**Aufgabenstellung**
a – Bei welcher Gelegenheit hat Sascha laut dem Textausschnitt die Gruppe schon einmal begleitet und unterstützt?
b – Entnehmen Sie dem Textausschnitt unverändert die Passage von „Kurz vor dem“ bis einschließlich „zu tauschen 😅.“.

**Textausschnitt**
______________________________

Kurz vor dem Abschied von den Beiden, stieß unser lieber Freund und Helfer Sascha zu uns. Da er uns schon auf der Testfahrt im März begleitet und unterstützt hatte, freuen wir uns, dass er uns jetzt auch wieder einen ganzen Tag begleiten wird. Vor allem, da Andreas und ich jetzt, abwechselnd auf das Rad von Sascha steigen können und Sascha mal einen Tag lang, auf dem Rücksitz des Tandems Schwerstarbeit leisten kann 😄. Als ich vorhin das erste mal sein Fahrrad übernehmen durfte, dachte ich im ersten Moment, dass er einen E-Antrieb am Rad hat. Wahnsinn, Fahrräder fahren ja eigentlich von allein. Ich hoffe Andreas kommt heute erst ganz spät auf den Gedanken, mit mir zu tauschen 😅.

Kleiner Stop am technischen Museum von Dessau

Im technischen Museum Dessau

Wir waren gerade mal ein paar hundert Meter gefahren, da sahen wir ein Großes Flugzeug auf einer Freifläche stehen und machten gleich eine kurze Pause, da die Kulisse einfach zu interessant aussah. Auch der ehemalige Windkanal zu aerodynamischen Testverfahren von Flugzeugteilen, war sehr beeindruckend!

______________________________

**Datenabschnitt**
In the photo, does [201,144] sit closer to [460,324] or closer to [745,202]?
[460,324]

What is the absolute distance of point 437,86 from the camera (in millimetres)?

______________________________

**Lösungen im Einzelnen**
a – Auf der Testfahrt im März.

b –
Kurz vor dem Abschied von den Beiden, stieß unser lieber Freund und Helfer Sascha zu uns. Da er uns schon auf der Testfahrt im März begleitet und unterstützt hatte, freuen wir uns, dass er uns jetzt auch wieder einen ganzen Tag begleiten wird. Vor allem, da Andreas und ich jetzt, abwechselnd auf das Rad von Sascha steigen können und Sascha mal einen Tag lang, auf dem Rücksitz des Tandems Schwerstarbeit leisten kann 😄. Als ich vorhin das erste mal sein Fahrrad übernehmen durfte, dachte ich im ersten Moment, dass er einen E-Antrieb am Rad hat. Wahnsinn, Fahrräder fahren ja eigentlich von allein. Ich hoffe Andreas kommt heute erst ganz spät auf den Gedanken, mit mir zu tauschen 😅.